Transient and Permanent is a blog about liberal religion, from a somewhat academic standpoint. Much of the time the topic is Unitarian-Universalism, or the parent faiths of this denomination. However, liberal religion of all varieties is fair game for this blog. To that end, a new category has been added: Buddhism.
Buddhism has already been discussed here a number of times, so this category was probably overdue. But it is worth making the category formal and saying a few brief words on Buddhism’s relation to liberal religion.

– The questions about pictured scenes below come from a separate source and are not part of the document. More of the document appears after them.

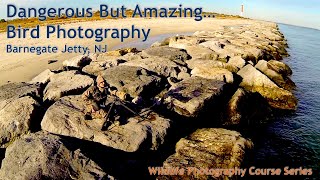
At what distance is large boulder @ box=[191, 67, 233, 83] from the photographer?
1938cm

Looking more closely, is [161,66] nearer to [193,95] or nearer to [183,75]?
[183,75]

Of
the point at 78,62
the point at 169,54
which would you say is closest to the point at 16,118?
the point at 78,62

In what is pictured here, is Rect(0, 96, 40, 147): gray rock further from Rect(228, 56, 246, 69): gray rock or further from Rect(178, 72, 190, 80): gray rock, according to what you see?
Rect(228, 56, 246, 69): gray rock

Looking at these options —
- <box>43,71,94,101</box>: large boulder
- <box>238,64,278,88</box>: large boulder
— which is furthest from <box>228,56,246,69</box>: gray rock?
<box>43,71,94,101</box>: large boulder

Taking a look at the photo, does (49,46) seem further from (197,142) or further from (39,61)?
(197,142)

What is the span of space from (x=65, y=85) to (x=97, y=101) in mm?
5187

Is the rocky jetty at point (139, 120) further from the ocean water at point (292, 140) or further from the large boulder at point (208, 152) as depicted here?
the ocean water at point (292, 140)

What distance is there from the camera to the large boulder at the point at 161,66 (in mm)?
20094

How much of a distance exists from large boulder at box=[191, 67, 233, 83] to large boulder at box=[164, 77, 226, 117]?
1.69 meters

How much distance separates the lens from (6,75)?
71.2ft

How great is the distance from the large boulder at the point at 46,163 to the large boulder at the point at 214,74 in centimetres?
1156

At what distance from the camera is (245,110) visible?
56.3 ft

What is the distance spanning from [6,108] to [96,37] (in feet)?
96.1

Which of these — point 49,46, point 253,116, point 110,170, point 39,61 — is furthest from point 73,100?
point 49,46
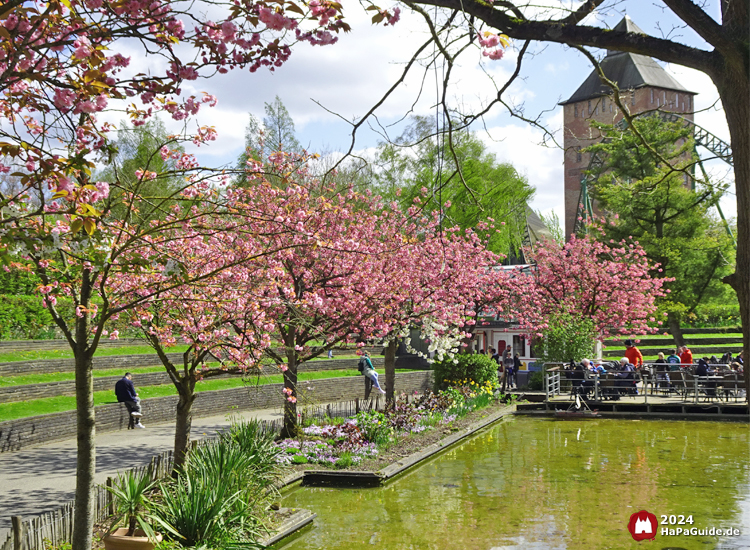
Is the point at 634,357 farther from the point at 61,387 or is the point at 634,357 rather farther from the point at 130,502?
the point at 130,502

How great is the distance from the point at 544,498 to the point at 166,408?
1184cm

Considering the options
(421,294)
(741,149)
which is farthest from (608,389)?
(741,149)

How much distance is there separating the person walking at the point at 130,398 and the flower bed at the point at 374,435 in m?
5.01

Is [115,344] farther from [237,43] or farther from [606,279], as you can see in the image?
[237,43]

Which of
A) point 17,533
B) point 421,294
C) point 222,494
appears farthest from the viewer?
point 421,294

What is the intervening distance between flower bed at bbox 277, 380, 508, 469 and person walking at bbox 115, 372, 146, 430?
16.5ft

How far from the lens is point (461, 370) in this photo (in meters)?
24.0

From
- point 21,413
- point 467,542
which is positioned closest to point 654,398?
point 467,542

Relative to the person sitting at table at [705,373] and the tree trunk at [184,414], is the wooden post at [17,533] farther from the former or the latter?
the person sitting at table at [705,373]

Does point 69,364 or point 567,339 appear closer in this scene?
Answer: point 69,364

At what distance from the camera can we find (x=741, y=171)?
4.59 meters

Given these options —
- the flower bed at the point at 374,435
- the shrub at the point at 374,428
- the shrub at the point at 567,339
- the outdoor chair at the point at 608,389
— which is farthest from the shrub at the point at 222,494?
the shrub at the point at 567,339

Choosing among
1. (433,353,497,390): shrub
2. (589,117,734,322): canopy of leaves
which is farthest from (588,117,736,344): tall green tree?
(433,353,497,390): shrub

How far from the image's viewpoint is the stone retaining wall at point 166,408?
1544 cm
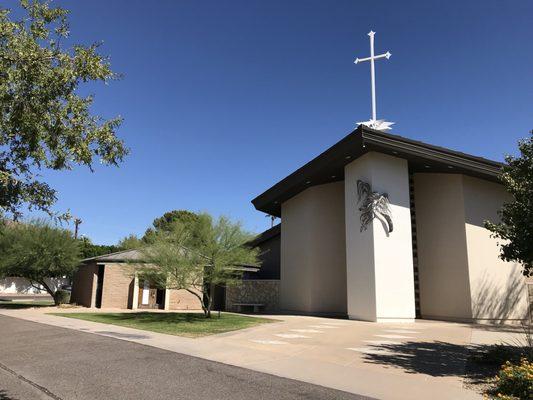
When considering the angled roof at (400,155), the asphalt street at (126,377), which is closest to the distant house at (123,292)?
the angled roof at (400,155)

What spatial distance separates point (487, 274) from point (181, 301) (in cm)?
1800

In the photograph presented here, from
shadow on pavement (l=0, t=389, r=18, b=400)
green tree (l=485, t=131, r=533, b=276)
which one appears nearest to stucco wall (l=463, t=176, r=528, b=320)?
green tree (l=485, t=131, r=533, b=276)

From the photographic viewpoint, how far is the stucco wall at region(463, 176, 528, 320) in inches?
798

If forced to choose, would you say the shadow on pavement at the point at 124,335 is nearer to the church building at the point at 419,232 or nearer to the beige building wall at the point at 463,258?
the church building at the point at 419,232

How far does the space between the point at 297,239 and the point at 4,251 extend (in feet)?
58.3

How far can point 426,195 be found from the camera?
23.0m

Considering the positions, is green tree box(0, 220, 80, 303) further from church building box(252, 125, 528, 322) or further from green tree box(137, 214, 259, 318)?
church building box(252, 125, 528, 322)

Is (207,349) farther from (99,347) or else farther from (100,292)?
(100,292)

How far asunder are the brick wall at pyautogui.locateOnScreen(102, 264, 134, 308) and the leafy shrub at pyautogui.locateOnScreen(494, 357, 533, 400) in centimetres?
2459

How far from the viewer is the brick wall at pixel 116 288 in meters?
28.3

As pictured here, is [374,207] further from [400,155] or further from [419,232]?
[419,232]

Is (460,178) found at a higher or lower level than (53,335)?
higher

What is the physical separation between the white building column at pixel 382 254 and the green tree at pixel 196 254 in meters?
5.02

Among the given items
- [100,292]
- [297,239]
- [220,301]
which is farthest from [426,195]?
[100,292]
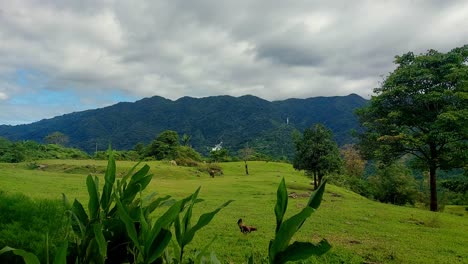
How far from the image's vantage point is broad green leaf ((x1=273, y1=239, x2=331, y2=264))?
99cm

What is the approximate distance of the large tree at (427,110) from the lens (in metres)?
19.1

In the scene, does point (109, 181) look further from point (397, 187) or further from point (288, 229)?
point (397, 187)

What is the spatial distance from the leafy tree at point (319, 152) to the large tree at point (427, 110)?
5.98 meters

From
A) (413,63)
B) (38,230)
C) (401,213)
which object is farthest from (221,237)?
(413,63)

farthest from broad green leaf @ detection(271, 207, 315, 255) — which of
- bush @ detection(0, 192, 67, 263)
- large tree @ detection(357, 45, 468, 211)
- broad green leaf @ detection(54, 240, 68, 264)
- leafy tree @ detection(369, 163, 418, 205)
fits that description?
leafy tree @ detection(369, 163, 418, 205)

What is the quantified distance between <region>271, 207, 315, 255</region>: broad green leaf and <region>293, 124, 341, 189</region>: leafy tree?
28760 mm

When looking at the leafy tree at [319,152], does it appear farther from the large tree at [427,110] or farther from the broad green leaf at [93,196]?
the broad green leaf at [93,196]

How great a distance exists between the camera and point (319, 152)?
29500 millimetres

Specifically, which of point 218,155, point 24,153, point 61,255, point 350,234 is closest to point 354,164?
point 218,155

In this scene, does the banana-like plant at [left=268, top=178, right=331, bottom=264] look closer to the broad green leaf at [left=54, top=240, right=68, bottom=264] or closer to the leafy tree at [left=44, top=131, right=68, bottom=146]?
the broad green leaf at [left=54, top=240, right=68, bottom=264]

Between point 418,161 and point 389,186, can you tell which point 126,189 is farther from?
point 389,186

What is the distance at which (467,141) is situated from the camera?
64.6 ft

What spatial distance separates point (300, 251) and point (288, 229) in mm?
86

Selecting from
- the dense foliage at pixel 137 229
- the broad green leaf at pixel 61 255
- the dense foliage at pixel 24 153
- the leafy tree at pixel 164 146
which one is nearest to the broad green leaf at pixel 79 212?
the dense foliage at pixel 137 229
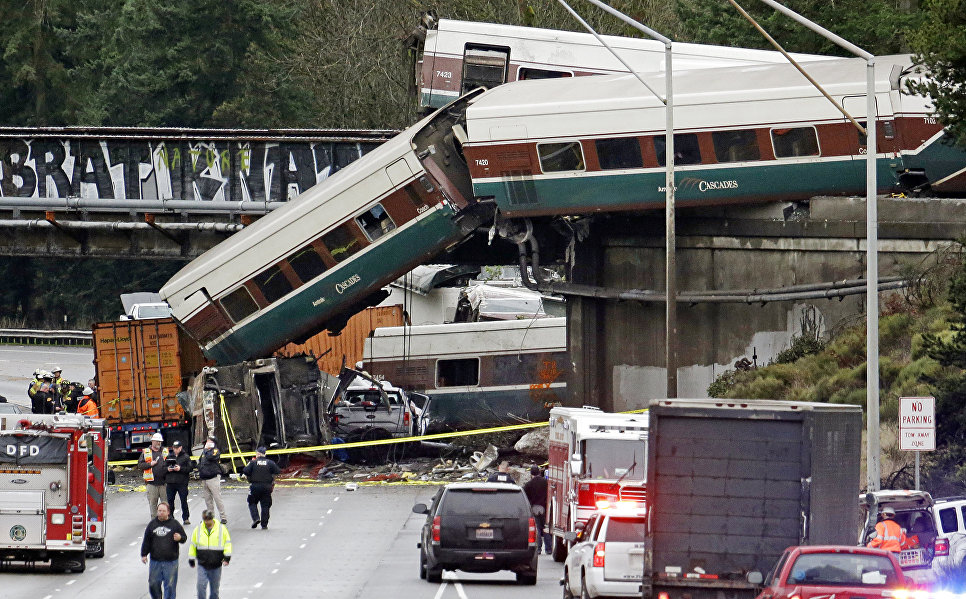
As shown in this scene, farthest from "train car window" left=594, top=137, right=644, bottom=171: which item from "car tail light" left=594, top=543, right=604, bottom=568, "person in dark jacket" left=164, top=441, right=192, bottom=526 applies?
"car tail light" left=594, top=543, right=604, bottom=568

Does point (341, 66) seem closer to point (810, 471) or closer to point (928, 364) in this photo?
point (928, 364)

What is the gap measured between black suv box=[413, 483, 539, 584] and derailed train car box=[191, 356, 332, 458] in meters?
14.1

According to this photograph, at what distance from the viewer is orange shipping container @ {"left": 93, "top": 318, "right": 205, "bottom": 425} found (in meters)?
36.7

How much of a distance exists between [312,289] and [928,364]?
13612 mm

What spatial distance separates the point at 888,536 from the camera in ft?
60.0

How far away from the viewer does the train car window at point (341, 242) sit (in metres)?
35.0

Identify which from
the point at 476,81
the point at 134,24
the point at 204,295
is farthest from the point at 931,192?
the point at 134,24

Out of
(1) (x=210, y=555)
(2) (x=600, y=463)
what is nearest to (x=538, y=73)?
(2) (x=600, y=463)

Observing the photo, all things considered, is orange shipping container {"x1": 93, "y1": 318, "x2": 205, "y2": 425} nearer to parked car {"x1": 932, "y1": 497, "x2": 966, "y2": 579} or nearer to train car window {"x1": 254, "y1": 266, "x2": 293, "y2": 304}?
train car window {"x1": 254, "y1": 266, "x2": 293, "y2": 304}

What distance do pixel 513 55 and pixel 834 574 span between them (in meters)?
26.1

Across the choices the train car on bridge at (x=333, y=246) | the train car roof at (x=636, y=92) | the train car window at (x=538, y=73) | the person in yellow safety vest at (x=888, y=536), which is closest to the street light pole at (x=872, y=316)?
the person in yellow safety vest at (x=888, y=536)

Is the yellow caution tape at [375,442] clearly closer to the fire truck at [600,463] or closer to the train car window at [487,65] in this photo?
the train car window at [487,65]

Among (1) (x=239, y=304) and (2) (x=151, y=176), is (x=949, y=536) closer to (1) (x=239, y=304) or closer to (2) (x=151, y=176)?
(1) (x=239, y=304)

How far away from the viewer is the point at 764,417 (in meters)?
16.5
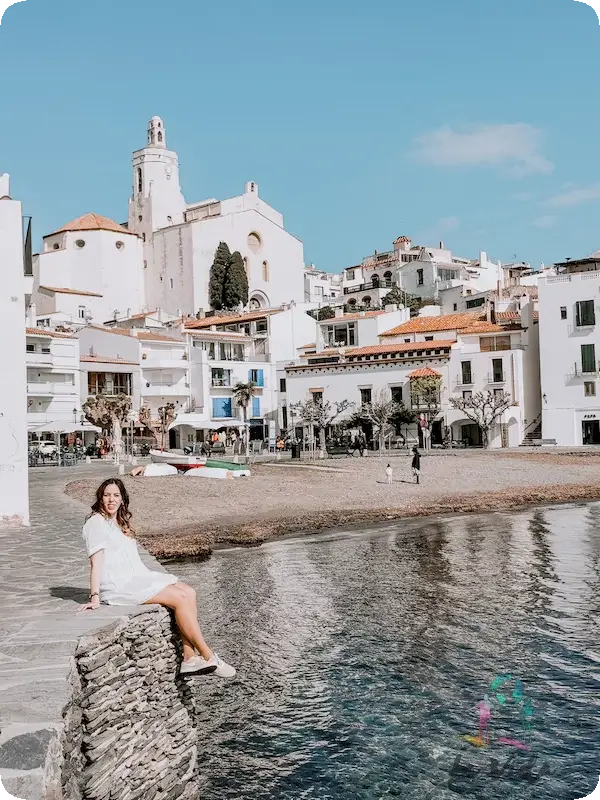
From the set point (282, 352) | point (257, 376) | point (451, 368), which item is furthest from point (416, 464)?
point (282, 352)

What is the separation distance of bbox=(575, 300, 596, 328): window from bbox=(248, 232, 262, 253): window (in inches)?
1893

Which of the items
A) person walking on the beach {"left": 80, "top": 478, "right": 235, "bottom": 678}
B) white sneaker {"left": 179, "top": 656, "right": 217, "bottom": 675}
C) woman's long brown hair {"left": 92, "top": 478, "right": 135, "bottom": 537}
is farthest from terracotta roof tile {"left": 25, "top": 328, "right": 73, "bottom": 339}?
white sneaker {"left": 179, "top": 656, "right": 217, "bottom": 675}

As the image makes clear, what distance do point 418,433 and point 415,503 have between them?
93.4ft

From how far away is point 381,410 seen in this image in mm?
53688

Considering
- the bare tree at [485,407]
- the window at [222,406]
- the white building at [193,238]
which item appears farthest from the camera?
the white building at [193,238]

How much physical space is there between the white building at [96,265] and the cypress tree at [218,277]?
8.50 m

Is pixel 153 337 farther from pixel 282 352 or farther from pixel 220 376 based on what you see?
pixel 282 352

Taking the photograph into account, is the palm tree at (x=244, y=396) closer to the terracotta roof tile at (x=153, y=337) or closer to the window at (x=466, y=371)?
the terracotta roof tile at (x=153, y=337)

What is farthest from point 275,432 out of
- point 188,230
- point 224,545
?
point 224,545

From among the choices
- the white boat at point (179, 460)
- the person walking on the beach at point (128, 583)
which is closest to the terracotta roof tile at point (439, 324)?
the white boat at point (179, 460)

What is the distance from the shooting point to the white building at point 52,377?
55.2 meters

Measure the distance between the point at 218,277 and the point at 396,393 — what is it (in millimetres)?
36142

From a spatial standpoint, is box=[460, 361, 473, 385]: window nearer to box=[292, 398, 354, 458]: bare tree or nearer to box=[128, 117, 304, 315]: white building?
box=[292, 398, 354, 458]: bare tree

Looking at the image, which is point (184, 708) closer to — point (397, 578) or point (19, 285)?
point (397, 578)
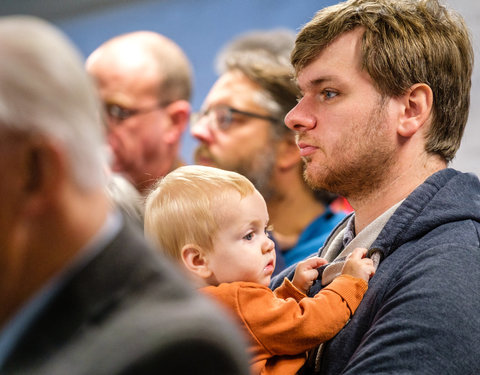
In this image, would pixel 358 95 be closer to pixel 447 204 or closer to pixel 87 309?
pixel 447 204

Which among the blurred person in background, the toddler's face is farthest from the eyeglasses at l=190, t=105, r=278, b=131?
the blurred person in background

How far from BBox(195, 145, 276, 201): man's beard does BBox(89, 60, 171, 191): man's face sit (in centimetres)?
24

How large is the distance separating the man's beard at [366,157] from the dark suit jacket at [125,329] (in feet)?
3.99

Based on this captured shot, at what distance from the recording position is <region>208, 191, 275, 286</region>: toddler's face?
2000 millimetres

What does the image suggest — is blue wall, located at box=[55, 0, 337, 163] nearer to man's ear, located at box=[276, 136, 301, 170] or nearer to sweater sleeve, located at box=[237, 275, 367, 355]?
man's ear, located at box=[276, 136, 301, 170]

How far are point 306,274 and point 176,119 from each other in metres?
2.10

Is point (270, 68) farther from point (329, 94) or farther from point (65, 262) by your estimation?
point (65, 262)

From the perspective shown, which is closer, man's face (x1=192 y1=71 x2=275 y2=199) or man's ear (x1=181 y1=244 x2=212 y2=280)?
man's ear (x1=181 y1=244 x2=212 y2=280)

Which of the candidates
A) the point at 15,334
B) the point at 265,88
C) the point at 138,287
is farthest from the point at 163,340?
the point at 265,88

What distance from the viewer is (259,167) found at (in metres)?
3.92

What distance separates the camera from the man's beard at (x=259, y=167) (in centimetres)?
389

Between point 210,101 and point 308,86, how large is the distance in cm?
167

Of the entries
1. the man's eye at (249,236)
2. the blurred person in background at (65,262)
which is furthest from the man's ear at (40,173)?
the man's eye at (249,236)

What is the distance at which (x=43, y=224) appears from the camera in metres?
1.06
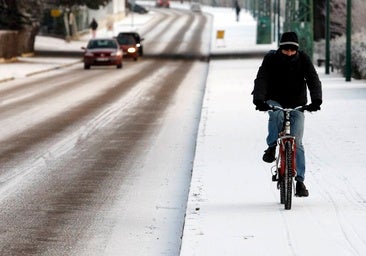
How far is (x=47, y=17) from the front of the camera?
88000mm

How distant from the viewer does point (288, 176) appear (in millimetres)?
11234

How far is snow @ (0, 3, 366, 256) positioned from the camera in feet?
30.6

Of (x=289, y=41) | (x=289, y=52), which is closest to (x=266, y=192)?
(x=289, y=52)

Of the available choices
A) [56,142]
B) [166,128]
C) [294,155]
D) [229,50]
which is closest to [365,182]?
[294,155]

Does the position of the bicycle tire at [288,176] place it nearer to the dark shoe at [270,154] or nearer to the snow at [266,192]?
the snow at [266,192]

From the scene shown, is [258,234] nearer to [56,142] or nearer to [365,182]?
[365,182]

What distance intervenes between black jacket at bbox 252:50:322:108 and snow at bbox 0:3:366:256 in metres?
1.05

Buddhism is an ancient and incredibly diverse religion, and contains within it many streams that could potentially be labeled liberal or conservative. In the North American context specifically, Buddhism tends to operate as a liberal religious force, especially among converts to Buddhism. More on this will be forthcoming, but for now suffice it to note that converts to Buddhism often come to it from a liberal religious background, and reformulate Buddhism in ways that make it palatable to their basic religious sensibilities. Furthermore, it is religious liberals themselves, chief among them Unitarians, who were instrumental in bringing knowledge of Buddhism to the English-speaking West in the 19th and early 20th centuries. Buddhism being a non-theistic faith, it acts at times as a shelter for liberals who can no longer accept the theistic motifs of their natal traditions, yet wish to maintain a degree of religious practice and identification. And because it is so culturally different from the mainstream West, Buddhism is inherently forced to examine and re-evaluate itself, a trend which often provokes liberal reform.
Much more can (and eventually will) be said about Buddhism as a liberal religious force in the West. Unitarian-Universalism will remain the primary concern of this blog, but expect to see somewhat more Buddhist content in the year ahead.